Niestety, nie da się ukryć, że wiele spraw jest zaniedbanych, z różnych przyczyn niedoinwestowanych albo priorytety zostały źle rozłożone. Tak, w moim odczuciu, wygląda sprawa czystości miasta oraz utrzymania dróg i chodników. To coś, co dotyka praktycznie wszystkich mieszkańców i ma duży wpływ na to, jak widzą miasto mieszkańcy i jak widzą to ludzie przyjeżdżający z zewnątrz. Absolutny priorytet to zwiększenie środków i wymagań w stosunku do utrzymania tych sfer. Dotyczy to zarówno wykonawców, którzy realizować będą te zadania, jak i samych mieszkańców by dbali o swoje otoczenie. Ci, którzy tego robić nie będą, powinni ponosić konsekwencje finansowe.
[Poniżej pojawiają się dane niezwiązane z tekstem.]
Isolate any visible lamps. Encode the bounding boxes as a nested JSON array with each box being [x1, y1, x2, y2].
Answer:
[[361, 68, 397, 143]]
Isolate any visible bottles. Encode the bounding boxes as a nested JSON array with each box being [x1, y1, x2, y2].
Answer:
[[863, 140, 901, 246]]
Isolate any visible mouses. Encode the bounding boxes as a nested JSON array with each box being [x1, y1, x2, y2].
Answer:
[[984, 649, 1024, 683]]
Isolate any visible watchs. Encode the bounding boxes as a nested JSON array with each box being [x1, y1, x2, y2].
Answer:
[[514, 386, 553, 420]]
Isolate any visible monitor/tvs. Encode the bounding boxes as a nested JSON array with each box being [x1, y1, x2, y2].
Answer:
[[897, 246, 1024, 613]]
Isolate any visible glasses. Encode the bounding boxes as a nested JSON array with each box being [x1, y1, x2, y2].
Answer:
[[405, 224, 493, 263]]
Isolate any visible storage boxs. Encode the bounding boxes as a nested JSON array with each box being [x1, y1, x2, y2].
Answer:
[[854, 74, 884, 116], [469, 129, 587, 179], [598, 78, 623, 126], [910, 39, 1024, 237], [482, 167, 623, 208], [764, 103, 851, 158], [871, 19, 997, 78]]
Oczywiście, o ile kwestia edukacji ludzi o dbanie o otoczenie to wieloletni proces, to sprzątanie bieżące w mieście musi - koniecznie! - wejść na zdecydowanie wyższy poziom. Stałoby się to zapewne kosztem podwyższenia opłat za wywóz i gospodarkę odpadami (niestety nie da się wydawać więcej nie mając większych wpływów do budżetu).
Bieżąca naprawa dróg i chodników to kolejny priorytet, niestety, w Legnicy wciąż pozostawiający wiele do życzenia. Choć prawdą są słowa "że drogi to niekończąca się opowieść i że za mało jest pieniędzy na wyremontowanie wszystkich ulic", to skala wydatków na te elementy infrastruktury powinna być znacznie wyższa. Wiem, że to zadanie na wiele, wiele lat, ale proces musi znacznie przyspieszyć.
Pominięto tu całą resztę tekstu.